Goal: Substitute "water surface" for every occurrence of "lake surface" in the records below and reproduce all of them with no other changes.
++++++++
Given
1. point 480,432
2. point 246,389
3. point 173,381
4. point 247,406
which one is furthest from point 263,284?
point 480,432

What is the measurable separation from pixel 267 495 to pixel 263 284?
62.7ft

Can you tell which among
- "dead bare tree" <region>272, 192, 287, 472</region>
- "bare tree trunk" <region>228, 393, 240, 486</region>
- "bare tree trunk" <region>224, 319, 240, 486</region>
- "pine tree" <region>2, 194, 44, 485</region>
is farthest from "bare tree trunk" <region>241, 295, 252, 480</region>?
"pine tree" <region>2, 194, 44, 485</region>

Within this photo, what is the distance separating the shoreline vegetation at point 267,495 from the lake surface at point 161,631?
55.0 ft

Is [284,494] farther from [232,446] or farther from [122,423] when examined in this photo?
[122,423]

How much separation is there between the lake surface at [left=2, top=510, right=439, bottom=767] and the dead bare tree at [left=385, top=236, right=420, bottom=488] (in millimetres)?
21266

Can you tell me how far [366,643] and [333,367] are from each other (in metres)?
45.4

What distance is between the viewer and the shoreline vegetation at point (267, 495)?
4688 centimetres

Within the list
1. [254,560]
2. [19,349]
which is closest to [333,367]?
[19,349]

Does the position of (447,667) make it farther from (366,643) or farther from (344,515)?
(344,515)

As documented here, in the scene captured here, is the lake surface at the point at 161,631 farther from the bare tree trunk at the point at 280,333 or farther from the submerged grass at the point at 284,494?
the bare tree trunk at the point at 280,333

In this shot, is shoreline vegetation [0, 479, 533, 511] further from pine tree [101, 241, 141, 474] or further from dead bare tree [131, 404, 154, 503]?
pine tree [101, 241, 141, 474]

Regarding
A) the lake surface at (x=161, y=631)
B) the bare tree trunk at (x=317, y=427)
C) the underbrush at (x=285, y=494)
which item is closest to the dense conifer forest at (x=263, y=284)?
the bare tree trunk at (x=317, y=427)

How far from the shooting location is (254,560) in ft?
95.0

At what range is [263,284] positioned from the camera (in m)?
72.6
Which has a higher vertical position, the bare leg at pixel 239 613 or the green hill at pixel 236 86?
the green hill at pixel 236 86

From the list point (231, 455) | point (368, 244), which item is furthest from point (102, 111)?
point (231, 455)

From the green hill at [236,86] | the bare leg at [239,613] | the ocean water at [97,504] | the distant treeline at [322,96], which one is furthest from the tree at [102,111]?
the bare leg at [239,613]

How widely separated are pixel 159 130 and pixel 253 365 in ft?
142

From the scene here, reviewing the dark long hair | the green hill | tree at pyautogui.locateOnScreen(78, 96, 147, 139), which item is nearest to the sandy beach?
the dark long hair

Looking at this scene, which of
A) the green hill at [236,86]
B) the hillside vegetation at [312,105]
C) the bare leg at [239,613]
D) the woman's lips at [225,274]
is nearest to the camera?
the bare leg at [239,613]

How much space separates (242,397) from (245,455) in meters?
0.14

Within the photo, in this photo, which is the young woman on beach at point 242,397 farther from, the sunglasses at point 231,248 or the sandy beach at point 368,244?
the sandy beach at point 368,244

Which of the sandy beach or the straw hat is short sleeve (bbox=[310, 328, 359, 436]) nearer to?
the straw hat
++++++++
The reply:
Given
1. point 480,432
2. point 246,389
3. point 173,381
4. point 247,406
which one is furthest from point 263,284?
point 480,432

What is the measurable separation from pixel 267 495 to pixel 263 284?
62.7ft

Can you tell which among
- "dead bare tree" <region>272, 192, 287, 472</region>
- "bare tree trunk" <region>228, 393, 240, 486</region>
- "bare tree trunk" <region>224, 319, 240, 486</region>
- "pine tree" <region>2, 194, 44, 485</region>
is farthest from "bare tree trunk" <region>241, 295, 252, 480</region>?
"pine tree" <region>2, 194, 44, 485</region>

Within this photo, what is the distance separating the shoreline vegetation at point 267,495 from the water surface at point 161,631?
55.0 ft

Is [284,494] farther from [232,446] or farther from [122,423] when examined in this photo?
[122,423]

How much separation is there between the water surface at [left=2, top=510, right=439, bottom=767] and the dead bare tree at [left=385, top=236, right=420, bottom=488] (in millimetres)?
21266

Can you tell me how far [366,643] and [333,367] are from each other (in metres)?
45.4

What distance is between the viewer and the shoreline vegetation at point (267, 495)?
4688 centimetres

Within the list
1. [254,560]
2. [19,349]
which is closest to [333,367]?
[19,349]

Does the position of (447,667) make it farther from (366,643) or farther from (344,515)?
(344,515)

As documented here, in the scene captured here, is the water surface at the point at 161,631 farther from the bare tree trunk at the point at 280,333 or farther from the submerged grass at the point at 284,494?
the bare tree trunk at the point at 280,333

In this shot, is shoreline vegetation [0, 479, 533, 511] further from pine tree [101, 241, 141, 474] or further from dead bare tree [131, 404, 154, 503]?
pine tree [101, 241, 141, 474]

Regarding
A) the water surface at (x=161, y=631)
B) the bare tree trunk at (x=317, y=427)
C) the underbrush at (x=285, y=494)
which item is closest to the dense conifer forest at (x=263, y=284)?
the bare tree trunk at (x=317, y=427)

How far from the shooting location is (254,560) in ft?
95.0

At what range is [263,284] positioned from the camera (in m)?
72.6
Which has a higher vertical position, the bare leg at pixel 239 613 or the green hill at pixel 236 86?
the green hill at pixel 236 86

From the list point (231, 455) | point (368, 244), which item is furthest from point (102, 111)?
point (231, 455)

From the green hill at [236,86] | the bare leg at [239,613] | the ocean water at [97,504] | the distant treeline at [322,96], which one is furthest from the tree at [102,111]?
the bare leg at [239,613]

How widely separated are pixel 159 130 and pixel 253 365 in ft?
142

From the scene here, reviewing the dark long hair | the green hill | tree at pyautogui.locateOnScreen(78, 96, 147, 139), which item is nearest to the sandy beach?
the dark long hair

Looking at this scene, which of
A) the green hill at [236,86]
B) the hillside vegetation at [312,105]
C) the bare leg at [239,613]
D) the woman's lips at [225,274]
is nearest to the camera?
the bare leg at [239,613]

How much space separates (242,397) from (245,455) in meters?
0.14

Within the photo, in this photo, which is the young woman on beach at point 242,397 farther from, the sunglasses at point 231,248 or the sandy beach at point 368,244?
the sandy beach at point 368,244

Which of the sandy beach or the straw hat is short sleeve (bbox=[310, 328, 359, 436]) nearer to?
the straw hat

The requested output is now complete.